Faster LLMs

Title: Adaptive Compute LLMs with Early Exits

Abstract: Scaling LLMs is a proven recipe for enhancing their reasoning capabilities. Unfortunately, larger models come with slower generation speeds and are costly to serve, especially with autoregressive text generation, where each next-token prediction requires a full pass through the Transformer model. However, not all token predictions are of the same difficulty. In practice, we find that LLMs can express their advanced reasoning capabilities by selectively leveraging their full capacity only for the few most challenging token predictions. Building on this intuition, we introduce early exits into LLMs and study effective solutions for obtaining inference speedups while controlling for the quality of the generated output. We discuss overcoming practical challenges when building and deploying early exit models.

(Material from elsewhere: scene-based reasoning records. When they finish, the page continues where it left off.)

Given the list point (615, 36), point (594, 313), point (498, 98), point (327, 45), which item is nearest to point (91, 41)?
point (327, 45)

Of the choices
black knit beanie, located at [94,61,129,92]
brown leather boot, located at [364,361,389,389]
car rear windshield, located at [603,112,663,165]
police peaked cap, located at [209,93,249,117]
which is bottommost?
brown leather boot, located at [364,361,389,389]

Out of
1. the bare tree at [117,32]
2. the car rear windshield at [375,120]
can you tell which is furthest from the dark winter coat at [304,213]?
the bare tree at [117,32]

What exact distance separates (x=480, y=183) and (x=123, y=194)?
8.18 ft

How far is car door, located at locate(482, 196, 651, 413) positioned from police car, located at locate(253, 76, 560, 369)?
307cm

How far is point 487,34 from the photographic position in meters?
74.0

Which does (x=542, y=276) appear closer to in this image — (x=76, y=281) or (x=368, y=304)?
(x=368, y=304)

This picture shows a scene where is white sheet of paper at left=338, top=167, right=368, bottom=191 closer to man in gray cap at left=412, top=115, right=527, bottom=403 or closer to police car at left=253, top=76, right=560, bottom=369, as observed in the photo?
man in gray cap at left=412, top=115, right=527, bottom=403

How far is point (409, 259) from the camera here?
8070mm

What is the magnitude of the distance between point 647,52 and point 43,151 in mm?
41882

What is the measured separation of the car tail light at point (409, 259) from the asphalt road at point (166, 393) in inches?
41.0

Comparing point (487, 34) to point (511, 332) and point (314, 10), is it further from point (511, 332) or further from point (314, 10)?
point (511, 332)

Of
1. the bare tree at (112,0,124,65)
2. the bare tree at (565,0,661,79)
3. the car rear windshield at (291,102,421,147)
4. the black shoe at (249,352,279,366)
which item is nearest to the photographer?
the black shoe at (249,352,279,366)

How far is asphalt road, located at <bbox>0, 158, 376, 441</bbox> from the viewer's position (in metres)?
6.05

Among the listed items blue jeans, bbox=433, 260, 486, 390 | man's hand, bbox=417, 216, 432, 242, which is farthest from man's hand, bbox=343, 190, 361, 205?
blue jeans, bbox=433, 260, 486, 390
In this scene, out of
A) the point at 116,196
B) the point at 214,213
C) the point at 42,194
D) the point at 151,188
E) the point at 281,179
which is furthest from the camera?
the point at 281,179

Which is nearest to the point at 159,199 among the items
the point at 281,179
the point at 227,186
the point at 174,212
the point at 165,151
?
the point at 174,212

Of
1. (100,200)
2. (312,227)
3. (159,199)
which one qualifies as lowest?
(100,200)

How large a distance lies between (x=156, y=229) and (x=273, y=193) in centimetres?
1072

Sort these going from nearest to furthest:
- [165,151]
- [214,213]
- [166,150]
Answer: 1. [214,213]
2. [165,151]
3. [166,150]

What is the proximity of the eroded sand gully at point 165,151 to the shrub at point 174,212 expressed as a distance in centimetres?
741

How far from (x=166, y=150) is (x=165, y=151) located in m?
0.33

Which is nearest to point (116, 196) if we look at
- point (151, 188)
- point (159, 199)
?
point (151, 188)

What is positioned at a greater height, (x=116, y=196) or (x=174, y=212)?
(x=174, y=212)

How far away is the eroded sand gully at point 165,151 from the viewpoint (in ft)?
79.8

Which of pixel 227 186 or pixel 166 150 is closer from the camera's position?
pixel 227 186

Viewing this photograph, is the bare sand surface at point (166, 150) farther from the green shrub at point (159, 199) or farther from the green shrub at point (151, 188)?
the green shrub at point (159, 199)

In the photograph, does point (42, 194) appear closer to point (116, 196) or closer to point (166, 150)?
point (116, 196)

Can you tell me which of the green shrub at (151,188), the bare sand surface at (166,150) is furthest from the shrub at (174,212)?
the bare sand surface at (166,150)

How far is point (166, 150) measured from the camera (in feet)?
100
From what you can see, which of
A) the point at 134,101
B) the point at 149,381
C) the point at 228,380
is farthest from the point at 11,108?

In the second part of the talk, we present a new recursive transformer architecture that combines early exits with parameter-sharing ideas and tailored low-rank adapters to maximize the inference speed of LLMs, even with large batch setups.

Bio: Tal Schuster is a Researcher at Google DeepMind, GenAI unit. Tal is leading an R&D group working on adaptive compute solutions for LLMs, with a focus on efficiency, reasoning and test-time scaling capabilities. Tal received multiple Perfy Awards and the Google Tech Impact Award. Tal completed his PhD at MIT.